* _VORLIEGENDER TEXT_
Nun also doch. Lange hat der Bund Deutscher Architekten (BDA) Bonn-Rhein-Sieg gezögert, sich einem Luxusprojekt zu stellen, das nur durch erheblichen finanziellen und medialen Aufwand einer einzelnen Person eine öffentliche Wahrnehmung erfahren hat. Mit dem Zuspruch der IHK gerät allerdings das Vorhaben in ein Fahrwasser, das uns dazu zwingt, sich ernsthaft mit der Idee und der Architektur auseinanderzusetzen.

 

Zu dem von einem privaten Sponsor gepushten Projekt „Veranstaltungsturm AIRE“ nimmt der BDA Bonn-Rhein-Sieg wie folgt Stellung:

  1. Für einen weiteren Veranstaltungsraum in dieser Größenordnung besteht neben dem WCCB, der Beethovenhalle, der Oper, der Stadthalle, dem Brückenforum, dem geplanten Musiktempel am Schlachthof oder auch dem Telekom-Dome keinerlei Bedarf. Allein der Sponsoren-Wunsch nach Verwirklichung seines privaten Traumes rechtfertigt ein solches Bauwerk nicht!

 

  1. Der vom Sponsor mit Nachdruck eingeforderte Standort in der Bonner Rheinaue (Denkmal!) liegt in einem besonders sensiblen Abschnitt des Rheintales: Ein monumentales und „eitles“ Bauwerk kann dieses einzigartige Panorama für die gesamte Dauer seines Bestehens stören. Auch die Stadtsilhouette wird massiv tangiert. Die beschlossene Rahmenplanung für das ehemalige Regierungsviertel sieht an dieser Stelle aus gutem Grund auch kein Gebäude vor.

* _AUSGELESENE ZEILEN_
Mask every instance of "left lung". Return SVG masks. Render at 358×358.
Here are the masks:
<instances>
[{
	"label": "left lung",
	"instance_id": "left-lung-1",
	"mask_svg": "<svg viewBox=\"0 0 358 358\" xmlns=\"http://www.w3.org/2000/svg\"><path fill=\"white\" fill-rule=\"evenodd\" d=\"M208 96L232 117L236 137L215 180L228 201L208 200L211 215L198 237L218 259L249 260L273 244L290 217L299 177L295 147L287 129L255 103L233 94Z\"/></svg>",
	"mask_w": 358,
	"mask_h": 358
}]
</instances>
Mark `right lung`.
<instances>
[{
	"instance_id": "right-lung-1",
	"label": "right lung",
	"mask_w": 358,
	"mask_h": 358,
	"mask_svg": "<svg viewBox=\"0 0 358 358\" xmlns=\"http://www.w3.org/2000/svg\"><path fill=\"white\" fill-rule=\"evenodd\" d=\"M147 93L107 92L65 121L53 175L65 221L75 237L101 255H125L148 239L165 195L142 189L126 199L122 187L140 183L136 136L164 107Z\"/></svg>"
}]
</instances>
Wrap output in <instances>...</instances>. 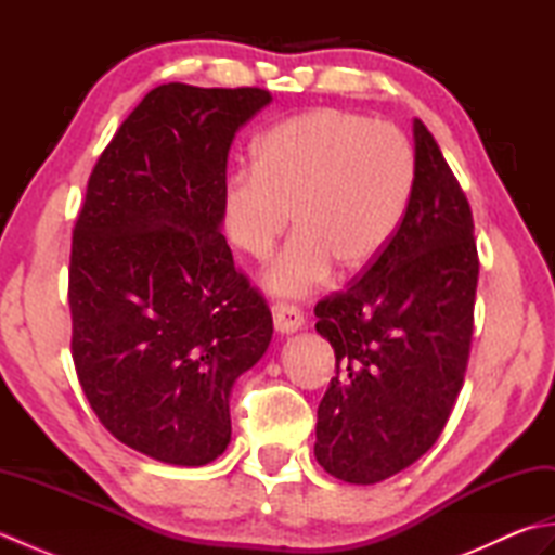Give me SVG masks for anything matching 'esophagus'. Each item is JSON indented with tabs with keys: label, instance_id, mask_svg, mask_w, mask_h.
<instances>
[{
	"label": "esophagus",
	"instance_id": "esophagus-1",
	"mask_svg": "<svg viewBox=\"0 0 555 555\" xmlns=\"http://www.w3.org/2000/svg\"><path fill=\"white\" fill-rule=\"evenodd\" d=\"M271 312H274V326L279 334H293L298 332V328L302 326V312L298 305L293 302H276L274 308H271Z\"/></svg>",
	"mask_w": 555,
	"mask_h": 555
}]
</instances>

---

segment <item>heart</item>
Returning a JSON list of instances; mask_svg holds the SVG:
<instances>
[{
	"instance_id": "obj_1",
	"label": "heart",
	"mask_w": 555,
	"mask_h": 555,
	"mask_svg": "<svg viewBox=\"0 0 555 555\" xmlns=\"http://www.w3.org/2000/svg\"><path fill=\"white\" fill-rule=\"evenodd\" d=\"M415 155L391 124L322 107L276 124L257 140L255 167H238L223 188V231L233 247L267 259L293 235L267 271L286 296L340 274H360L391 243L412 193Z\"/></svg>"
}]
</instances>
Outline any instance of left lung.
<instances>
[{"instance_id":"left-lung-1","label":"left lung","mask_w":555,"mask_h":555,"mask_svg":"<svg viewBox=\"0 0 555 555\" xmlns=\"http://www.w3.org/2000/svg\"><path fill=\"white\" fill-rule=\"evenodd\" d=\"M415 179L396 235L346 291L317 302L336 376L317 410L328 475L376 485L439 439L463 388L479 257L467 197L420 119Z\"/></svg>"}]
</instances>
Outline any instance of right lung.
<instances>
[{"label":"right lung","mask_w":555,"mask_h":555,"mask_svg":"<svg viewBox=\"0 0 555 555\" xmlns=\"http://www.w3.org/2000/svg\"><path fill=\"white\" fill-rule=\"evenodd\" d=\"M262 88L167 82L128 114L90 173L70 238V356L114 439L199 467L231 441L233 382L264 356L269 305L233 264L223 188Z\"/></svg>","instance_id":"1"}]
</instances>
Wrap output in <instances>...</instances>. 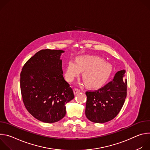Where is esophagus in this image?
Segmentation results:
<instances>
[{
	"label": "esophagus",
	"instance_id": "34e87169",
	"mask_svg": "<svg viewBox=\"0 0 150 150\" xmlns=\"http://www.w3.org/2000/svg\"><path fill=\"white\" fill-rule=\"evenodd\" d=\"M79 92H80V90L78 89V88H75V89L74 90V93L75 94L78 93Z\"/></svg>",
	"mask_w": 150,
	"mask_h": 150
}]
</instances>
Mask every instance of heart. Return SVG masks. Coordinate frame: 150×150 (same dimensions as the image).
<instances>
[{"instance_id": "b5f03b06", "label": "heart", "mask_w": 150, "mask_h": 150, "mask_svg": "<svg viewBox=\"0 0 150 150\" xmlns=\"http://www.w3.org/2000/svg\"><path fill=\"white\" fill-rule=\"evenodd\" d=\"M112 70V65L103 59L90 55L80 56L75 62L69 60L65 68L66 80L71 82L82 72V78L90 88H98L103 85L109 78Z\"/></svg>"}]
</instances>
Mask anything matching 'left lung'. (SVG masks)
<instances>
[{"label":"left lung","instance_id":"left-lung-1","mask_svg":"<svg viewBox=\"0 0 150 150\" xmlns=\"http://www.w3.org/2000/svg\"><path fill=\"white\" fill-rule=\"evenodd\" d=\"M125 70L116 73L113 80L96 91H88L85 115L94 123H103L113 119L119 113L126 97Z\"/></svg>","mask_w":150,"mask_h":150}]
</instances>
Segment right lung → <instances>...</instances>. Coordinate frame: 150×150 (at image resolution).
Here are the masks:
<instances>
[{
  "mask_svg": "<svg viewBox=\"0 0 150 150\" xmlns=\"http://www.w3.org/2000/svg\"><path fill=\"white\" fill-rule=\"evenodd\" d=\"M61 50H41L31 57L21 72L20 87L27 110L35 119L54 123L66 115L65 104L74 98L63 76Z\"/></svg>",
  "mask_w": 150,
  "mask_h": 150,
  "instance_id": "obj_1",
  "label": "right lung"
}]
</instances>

* _ZU BEARBEITENDE AUFGABEN_
A - Welchen Standort für den Turm AIRE verlangt der Sponsor laut der Stellungnahme zum Turm?
B - Schreib den Abschnitt der Stellungnahme zum Turm ab „Zu dem von einem“ bis einschließlich „solches Bauwerk nicht!“ neu und setz dabei „Nachfrage“ an die Stelle von „Bedarf“.

* _ERGEBNISSE NACHEINANDER_
A - Die Bonner Rheinaue.

B -
Zu dem von einem privaten Sponsor gepushten Projekt „Veranstaltungsturm AIRE“ nimmt der BDA Bonn-Rhein-Sieg wie folgt Stellung:

  1. Für einen weiteren Veranstaltungsraum in dieser Größenordnung besteht neben dem WCCB, der Beethovenhalle, der Oper, der Stadthalle, dem Brückenforum, dem geplanten Musiktempel am Schlachthof oder auch dem Telekom-Dome keinerlei Nachfrage. Allein der Sponsoren-Wunsch nach Verwirklichung seines privaten Traumes rechtfertigt ein solches Bauwerk nicht!